Michel BERNARD
Moi, l'évier et Dieu
Esperluète Editions
Noville-sur-Mehaigne
2000
45 p.
Zinzin du siphon
Dans l'évier, une fêlure. L'eau s'échappe et on pourrait croire à un simple problème de plomberie mais on se trompe, c'est beaucoup plus compliqué que ça, on touche ici à une question d'ordre métaphysique. Pourtant l'eau s'échappe toujours par la fêlure de l'évier et il faut la boucher avec autre chose que de la métaphysique, avec une assiette cassée par exemple et du plâtre. Et après ça il faut tout boucher, tout, c'est une « question de devoir, de morale, d'éthique », boucher toute la maison avec d'autres assiettes qu'il faut casser et coller avec du plâtre. L'histoire de R et de son évier est le premier des contes brutaux que contient Moi, l'évier et Dieu, de Michel Bernard. Ils lui ont été inspirés, comme leur nom le suggère, par des œuvres d'art brut, ils en sont « la trace » dit l'auteur, « la cicatrice des tourbillons qu'ils ont laissé paître [en lui] ». Bien inspirés d'ailleurs : avec rapidité, ils emmènent à leur tour le lecteur dans un tourbillon, verbal cette fois. Des gravures de Thierry Lenoir et de Kikie Crèvecœur accompagnent les contes, s'y enchaînent par barbelés, croix, puzzles, mécaniques en tous genres, le résultat est convaincant. Une nécessité « mathématique », propre à la folie, traverse le livre, nécessité de tout boucher, de tout bouffer, de tout trembler, de faire sans cesse des cacas et de jouer avec ou d'éviter que la chaudière ne produise de la chaleur. On pourrait croire à de la folie pure, pourtant quelque chose distingue la nécessité de ces « contes brutaux » de celle de la folie. Si on y retrouve l'écriture des « fous », la répétition, les obsessions de comptage, de bouchage, de bouffage, on décèle rapidement la logique qui soutient le texte ; l'auteur ne la codifie pas.

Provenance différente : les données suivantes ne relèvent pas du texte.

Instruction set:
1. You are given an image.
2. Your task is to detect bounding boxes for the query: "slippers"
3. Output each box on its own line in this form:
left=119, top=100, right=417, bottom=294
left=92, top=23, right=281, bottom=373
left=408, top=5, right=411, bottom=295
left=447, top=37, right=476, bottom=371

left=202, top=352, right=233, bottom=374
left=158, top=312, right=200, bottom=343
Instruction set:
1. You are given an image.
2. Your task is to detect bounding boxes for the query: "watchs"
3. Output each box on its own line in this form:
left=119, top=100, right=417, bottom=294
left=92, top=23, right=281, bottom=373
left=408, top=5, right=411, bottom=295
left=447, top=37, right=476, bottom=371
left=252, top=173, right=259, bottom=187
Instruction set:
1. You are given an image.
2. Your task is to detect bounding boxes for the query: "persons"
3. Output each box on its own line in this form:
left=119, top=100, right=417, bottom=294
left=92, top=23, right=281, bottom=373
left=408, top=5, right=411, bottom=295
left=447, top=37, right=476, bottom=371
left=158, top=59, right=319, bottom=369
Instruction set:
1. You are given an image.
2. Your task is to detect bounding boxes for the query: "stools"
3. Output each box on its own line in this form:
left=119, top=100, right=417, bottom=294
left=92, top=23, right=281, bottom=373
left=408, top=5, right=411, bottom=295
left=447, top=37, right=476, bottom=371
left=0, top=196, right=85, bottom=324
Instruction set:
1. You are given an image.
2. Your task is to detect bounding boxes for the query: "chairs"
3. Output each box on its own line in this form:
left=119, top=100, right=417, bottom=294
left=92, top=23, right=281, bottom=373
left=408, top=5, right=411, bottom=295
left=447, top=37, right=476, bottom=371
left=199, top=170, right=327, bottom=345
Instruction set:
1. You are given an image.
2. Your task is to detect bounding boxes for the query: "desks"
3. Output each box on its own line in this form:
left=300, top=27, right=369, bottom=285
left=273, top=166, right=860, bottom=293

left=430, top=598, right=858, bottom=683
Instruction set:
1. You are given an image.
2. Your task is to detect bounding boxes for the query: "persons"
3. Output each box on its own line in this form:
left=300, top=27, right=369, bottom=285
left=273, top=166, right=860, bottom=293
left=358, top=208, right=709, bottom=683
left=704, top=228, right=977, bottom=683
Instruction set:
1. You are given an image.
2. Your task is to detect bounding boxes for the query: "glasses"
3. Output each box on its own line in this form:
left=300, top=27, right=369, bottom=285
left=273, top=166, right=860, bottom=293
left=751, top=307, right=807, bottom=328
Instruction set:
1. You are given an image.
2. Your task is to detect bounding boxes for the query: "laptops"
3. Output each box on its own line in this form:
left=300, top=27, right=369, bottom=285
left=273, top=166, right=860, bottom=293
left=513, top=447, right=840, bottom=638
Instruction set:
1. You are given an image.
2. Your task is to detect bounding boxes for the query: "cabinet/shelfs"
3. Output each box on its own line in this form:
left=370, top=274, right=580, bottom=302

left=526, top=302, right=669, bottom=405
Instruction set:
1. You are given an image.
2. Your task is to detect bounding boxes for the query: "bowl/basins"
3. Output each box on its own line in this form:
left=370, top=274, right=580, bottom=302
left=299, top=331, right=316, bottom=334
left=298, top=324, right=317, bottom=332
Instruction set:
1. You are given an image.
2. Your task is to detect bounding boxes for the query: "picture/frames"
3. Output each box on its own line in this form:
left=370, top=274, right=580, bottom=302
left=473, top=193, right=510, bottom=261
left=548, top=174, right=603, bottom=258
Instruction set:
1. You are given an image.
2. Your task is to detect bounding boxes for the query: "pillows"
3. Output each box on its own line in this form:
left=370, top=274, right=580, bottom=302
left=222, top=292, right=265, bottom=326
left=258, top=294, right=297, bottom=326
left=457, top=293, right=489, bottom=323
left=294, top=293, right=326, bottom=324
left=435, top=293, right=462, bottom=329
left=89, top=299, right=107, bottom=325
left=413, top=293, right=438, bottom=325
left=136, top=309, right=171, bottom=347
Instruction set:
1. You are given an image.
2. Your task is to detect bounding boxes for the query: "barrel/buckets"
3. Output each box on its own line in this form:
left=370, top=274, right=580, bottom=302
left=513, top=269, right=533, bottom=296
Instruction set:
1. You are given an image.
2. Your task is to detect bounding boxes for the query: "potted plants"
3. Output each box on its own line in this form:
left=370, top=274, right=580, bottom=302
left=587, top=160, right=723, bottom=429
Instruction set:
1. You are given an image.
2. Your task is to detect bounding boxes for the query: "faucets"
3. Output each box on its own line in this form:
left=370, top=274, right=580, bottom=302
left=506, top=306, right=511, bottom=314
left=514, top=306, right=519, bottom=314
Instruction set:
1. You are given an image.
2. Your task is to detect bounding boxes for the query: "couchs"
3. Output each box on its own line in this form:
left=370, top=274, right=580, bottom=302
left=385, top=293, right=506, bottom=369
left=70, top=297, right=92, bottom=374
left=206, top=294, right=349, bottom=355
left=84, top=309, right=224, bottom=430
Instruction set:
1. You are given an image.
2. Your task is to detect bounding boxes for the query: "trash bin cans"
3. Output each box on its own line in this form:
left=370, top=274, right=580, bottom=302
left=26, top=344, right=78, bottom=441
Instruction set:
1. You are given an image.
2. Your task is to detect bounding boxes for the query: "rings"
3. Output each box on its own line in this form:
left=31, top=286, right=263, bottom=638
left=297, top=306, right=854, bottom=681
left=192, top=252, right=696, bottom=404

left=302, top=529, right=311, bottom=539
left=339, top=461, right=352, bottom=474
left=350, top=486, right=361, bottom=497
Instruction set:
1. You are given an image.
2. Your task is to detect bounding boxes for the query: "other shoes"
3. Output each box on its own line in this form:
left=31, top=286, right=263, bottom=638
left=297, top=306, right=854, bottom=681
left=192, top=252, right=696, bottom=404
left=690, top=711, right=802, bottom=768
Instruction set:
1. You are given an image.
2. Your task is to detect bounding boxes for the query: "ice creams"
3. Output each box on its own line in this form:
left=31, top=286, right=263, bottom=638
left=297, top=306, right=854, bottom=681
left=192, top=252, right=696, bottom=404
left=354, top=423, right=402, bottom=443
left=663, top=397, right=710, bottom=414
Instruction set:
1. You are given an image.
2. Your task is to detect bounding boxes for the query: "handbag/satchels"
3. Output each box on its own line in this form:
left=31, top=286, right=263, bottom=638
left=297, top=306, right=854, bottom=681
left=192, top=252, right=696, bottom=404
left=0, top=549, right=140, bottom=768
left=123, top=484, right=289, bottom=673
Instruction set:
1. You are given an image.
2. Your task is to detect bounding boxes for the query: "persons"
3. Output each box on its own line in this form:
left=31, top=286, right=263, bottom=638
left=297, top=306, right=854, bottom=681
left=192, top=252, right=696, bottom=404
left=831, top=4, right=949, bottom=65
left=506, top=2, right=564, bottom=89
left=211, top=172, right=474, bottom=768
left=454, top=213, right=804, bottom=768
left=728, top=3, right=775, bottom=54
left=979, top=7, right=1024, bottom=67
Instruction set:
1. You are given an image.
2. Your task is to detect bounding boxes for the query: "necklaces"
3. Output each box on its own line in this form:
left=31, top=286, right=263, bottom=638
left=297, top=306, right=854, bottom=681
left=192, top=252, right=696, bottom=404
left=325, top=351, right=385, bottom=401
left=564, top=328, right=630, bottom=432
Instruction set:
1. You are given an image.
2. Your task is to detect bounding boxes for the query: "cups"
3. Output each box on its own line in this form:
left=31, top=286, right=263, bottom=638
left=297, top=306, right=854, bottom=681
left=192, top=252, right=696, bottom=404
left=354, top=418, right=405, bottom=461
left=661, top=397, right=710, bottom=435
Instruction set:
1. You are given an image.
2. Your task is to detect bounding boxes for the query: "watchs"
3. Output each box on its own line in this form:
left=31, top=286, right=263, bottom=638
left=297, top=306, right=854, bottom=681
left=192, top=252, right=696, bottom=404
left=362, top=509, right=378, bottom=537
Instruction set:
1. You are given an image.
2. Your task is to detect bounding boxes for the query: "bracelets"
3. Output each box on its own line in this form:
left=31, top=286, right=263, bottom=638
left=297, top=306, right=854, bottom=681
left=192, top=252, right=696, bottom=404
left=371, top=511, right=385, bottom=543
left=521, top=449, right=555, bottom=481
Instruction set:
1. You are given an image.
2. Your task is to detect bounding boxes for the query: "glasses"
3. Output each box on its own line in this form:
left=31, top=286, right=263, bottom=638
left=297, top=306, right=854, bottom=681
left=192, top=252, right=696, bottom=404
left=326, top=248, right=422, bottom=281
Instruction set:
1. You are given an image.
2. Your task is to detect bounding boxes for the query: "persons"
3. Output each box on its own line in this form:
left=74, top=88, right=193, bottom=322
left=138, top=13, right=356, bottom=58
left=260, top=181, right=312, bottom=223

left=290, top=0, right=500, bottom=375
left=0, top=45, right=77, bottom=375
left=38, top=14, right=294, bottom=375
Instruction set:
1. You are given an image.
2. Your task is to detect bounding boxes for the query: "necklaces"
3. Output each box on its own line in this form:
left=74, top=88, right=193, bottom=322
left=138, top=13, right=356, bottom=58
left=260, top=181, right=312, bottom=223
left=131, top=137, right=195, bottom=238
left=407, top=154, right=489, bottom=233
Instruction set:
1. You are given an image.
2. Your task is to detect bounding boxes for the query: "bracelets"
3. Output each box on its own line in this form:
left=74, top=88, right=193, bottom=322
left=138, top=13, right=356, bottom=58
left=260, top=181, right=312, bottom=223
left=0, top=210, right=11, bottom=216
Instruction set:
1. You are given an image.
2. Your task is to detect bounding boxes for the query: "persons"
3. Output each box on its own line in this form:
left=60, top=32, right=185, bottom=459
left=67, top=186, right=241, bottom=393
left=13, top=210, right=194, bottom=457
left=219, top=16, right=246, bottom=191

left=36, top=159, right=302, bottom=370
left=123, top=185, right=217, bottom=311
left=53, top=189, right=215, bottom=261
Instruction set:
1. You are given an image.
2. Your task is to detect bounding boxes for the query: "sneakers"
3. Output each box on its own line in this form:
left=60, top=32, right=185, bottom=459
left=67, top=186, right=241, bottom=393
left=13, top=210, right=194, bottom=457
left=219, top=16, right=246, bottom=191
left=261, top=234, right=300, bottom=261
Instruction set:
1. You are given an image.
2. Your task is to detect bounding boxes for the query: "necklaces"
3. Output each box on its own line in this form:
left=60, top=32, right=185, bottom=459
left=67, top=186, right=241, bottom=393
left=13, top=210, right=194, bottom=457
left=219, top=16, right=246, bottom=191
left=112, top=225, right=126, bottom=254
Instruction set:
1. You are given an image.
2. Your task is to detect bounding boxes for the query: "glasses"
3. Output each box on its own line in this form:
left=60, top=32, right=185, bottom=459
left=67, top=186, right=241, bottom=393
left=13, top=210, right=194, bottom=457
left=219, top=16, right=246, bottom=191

Cela permet une compréhension plutôt aisée du texte : on rentre directement dans ces histoires. Parmi ces contes brutaux, le dernier, Pénélope, semble avoir un statut différent. Une jeune femme raconte l'histoire de la folie et de l'internement de son père qui ne s'est jamais remis de la guerre du Rif. Ici, la folie est décrite de l'extérieur, ce qui donne un éclairage différent où l'incompréhension à sa place. Incompréhension totale ? Le doute plane quand Pénélope se demande si au fond d'elle « [ses] gènes savent quelque chose ». Et les miens ? C'est probable, mais en cas de fêlure d'évier, désormais, j'appelle tout de suite le plombier.